Tragiczny wypadek księżnej Diany

Tym wydarzeniem w sierpniu 1997 roku żył cały świat. 23 minuty po północy z 30 na 31 sierpnia czarny Mercedes S280 z numerem rejestracyjnym 688 LTV 75 uderzył w 13. przęsło tunelu przy moście Pont de I’Alma w Paryżu. Śmierć na miejscu w wypadku ponieśli kierowca Henri Paul oraz egipski miliarder Dodi Al-Fayed. W samochodzie znajdował się również agent ochrony Trevor Rees-Jones, który odniósł ciężkie obrażenia. 36-letnia wówczas księżna Walii została ranna i przewieziona do szpitala. Królowa ludzkich serca zmarła w paryskiej placówce ok. godz. 4 nad ranem 31 sierpnia.

Ostatnie słowa księżnej Diany przed śmiercią

Sierżant Xavier Gourmelon z paryskiej straży był wówczas na służbie. To właśnie on kierował zespołem ratunkowym w tunelu, gdzie doszło do tragicznego wypadku i to właśnie on ratował księżną z rozbitego pojazdu. Dzięki resuscytacji krążeniowo- oddechowej udało się mu przywrócić funkcje życiowe Lady Di.

Oczywiście poczułem wtedy ulgę, bo jako osoba udzielająca pierwszej pomocy chcesz uratować życie. I myślałem, że właśnie to zrobiłem- mówił w "The Sun”.

Sierżant był pewny, że księżna przeżyje. W wywiadzie dla powyższego magazynu przyznał, że tamten moment zostanie z nim do końca życia.

Widziałem, że ma lekką kontuzję prawego ramienia, ale poza tym nie było nic znaczącego. W ogóle nie była zakrwawiona. Szczerze mówiąc, myślałem, że będzie żyła. […] Później dowiedziałem się, że zmarła w szpitalu. Teraz już wiem, że odniosła poważne obrażenia wewnętrzne. Cały ten epizod wciąż bardzo mocno tkwi w mojej pamięci. Wspomnienie tej nocy pozostanie ze mną na zawsze.

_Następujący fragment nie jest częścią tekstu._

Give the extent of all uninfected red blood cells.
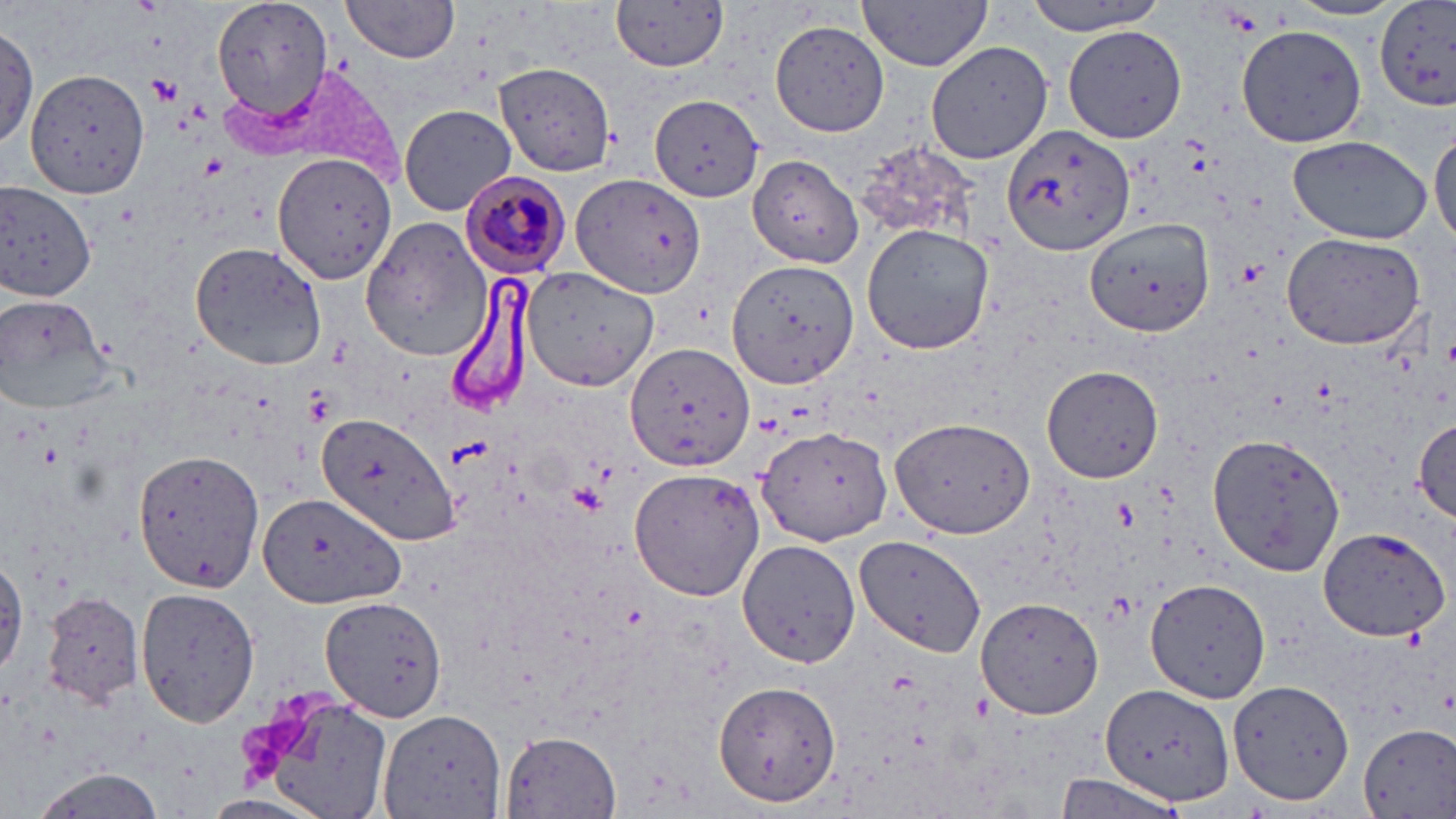

Approximate bounding boxes as (x1, y1, x2, y2) in pixels.
Uninfected red blood cells: (208, 0, 333, 123), (612, 0, 729, 73), (858, 0, 995, 70), (1022, 0, 1174, 34), (1281, 0, 1406, 21), (339, 1, 458, 65), (1376, 3, 1456, 113), (770, 21, 888, 135), (1, 22, 39, 154), (1062, 25, 1188, 144), (1238, 26, 1366, 147), (926, 39, 1055, 166), (495, 62, 615, 177), (28, 70, 150, 198), (649, 94, 766, 201), (399, 104, 517, 216), (1002, 125, 1138, 256), (1430, 125, 1455, 248), (1286, 135, 1433, 242), (850, 144, 983, 251), (273, 153, 398, 284), (749, 155, 864, 270), (572, 174, 706, 299), (0, 180, 98, 303), (1086, 217, 1216, 336), (359, 219, 490, 362), (861, 225, 995, 357), (1282, 233, 1425, 351), (187, 240, 332, 373), (725, 258, 859, 392), (523, 266, 659, 391), (0, 295, 113, 413), (621, 340, 752, 474), (1041, 363, 1165, 483), (316, 409, 461, 548), (891, 417, 1036, 536), (1409, 418, 1456, 522), (757, 428, 893, 545), (1208, 432, 1346, 578), (133, 448, 264, 592), (629, 466, 764, 602), (257, 489, 407, 608), (1317, 528, 1451, 643), (859, 537, 985, 659), (734, 539, 860, 667), (1, 557, 26, 679), (1146, 578, 1271, 702), (136, 584, 262, 728), (39, 589, 146, 711), (321, 594, 451, 721), (976, 594, 1106, 721), (1230, 680, 1353, 804), (715, 681, 841, 804), (1099, 682, 1235, 807), (238, 684, 394, 817), (381, 711, 506, 818), (1359, 723, 1456, 818), (499, 728, 621, 818), (25, 768, 166, 819), (1050, 774, 1184, 817).

Summary:
  - Platelet locations: (1225, 8, 1264, 35), (149, 74, 183, 103), (1237, 257, 1268, 285), (303, 391, 334, 425), (567, 484, 606, 514)
  - Plasmodium malariae-infected red blood cell locations: (460, 170, 573, 278)
  - Slide-level diagnosis: Plasmodium malariae
  - Magnification: 1000x
  - Image size: 1456×819 pixels
  - Modality: light microscopy
  - Stain: May-Grünwald-Giemsa
  - Field of view: one of a larger specimen
  - Preparation: thin blood smearLocate every Plasmodium ovale-infected red blood cell.
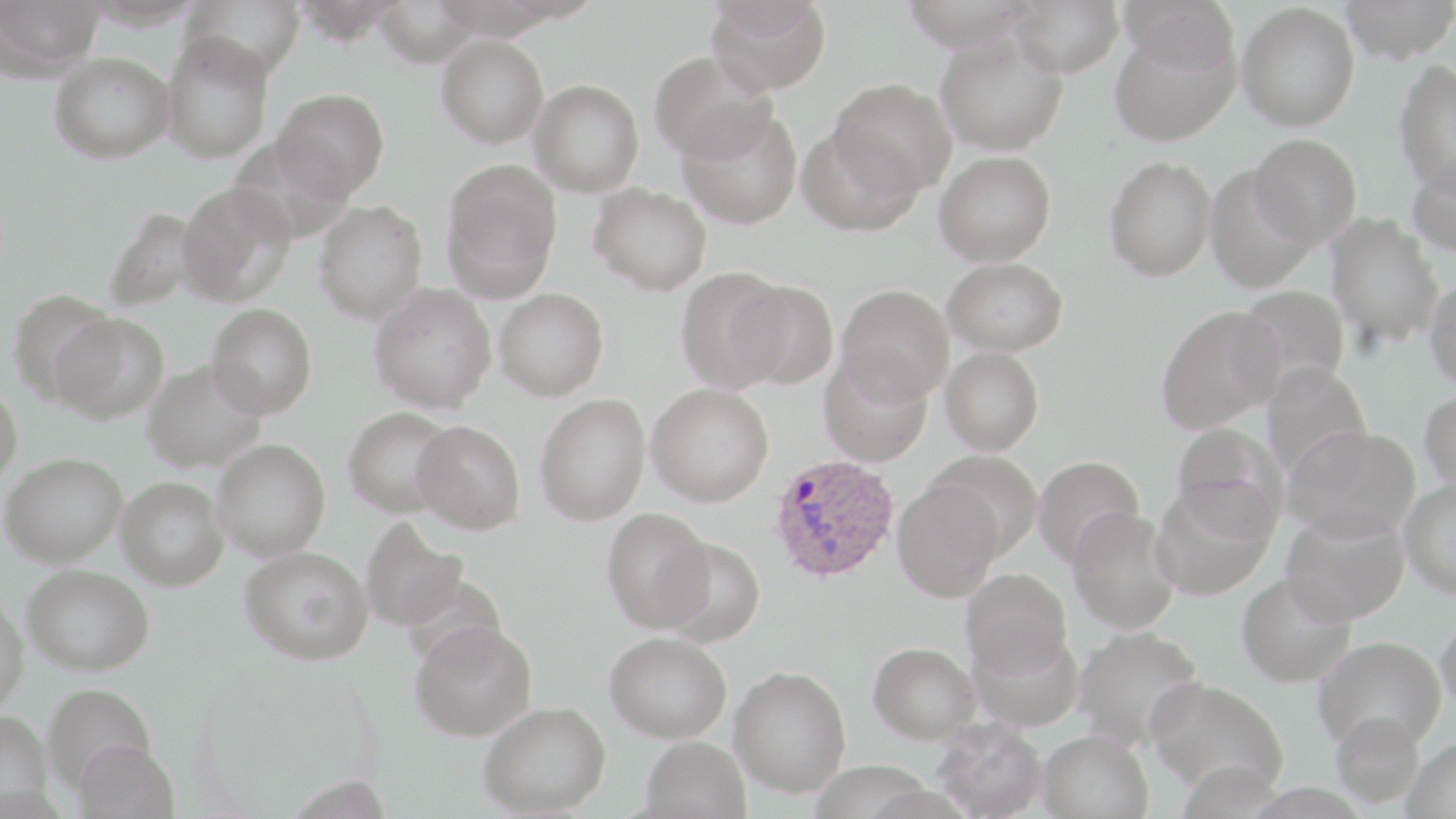

Approximate bounding boxes as named x1/y1/x2/y2 corners in pixels.
Plasmodium ovale-infected red blood cells: (x1=769, y1=453, x2=899, y2=583).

Xavier Gourmelon twierdzi również, że to właśnie on usłyszał ostatnie słowa, które miała wydobyć z siebie przed śmiercią księżna Walii. Brzmiały one:

Mój Boże, co się stało?”

O ostatniej rozmowie z matką w dokumencie „Diana, Our Mother: Her Life and Legacy” opowiedzieli jej synowie - książę Harry i William. Jak wówczas mogliśmy usłyszeć, choć nie do końca pamiętają kontekst samej rozmowy, to do dziś żałują, że była ona tak krótka.

Niekoniecznie pamiętam, co powiedziałem, ale przez resztę życia będę żałował, jak krótka była to rozmowa- powiedział książę Harry w filmie.

„Do zobaczenia później, czy mogę iść?” - powiedział do księżnej Diany William w ostatniej rozmowie- Gdybym wiedział, co się stanie, nie byłbym tak zblazowany. Ten telefon dość mocno utkwił mi w pamięci- zdradził książę William, który tamten wieczór spędzał z bratem i kuzynami.

Księżna Diana w tym roku obchodziłaby swoje 61. urodziny.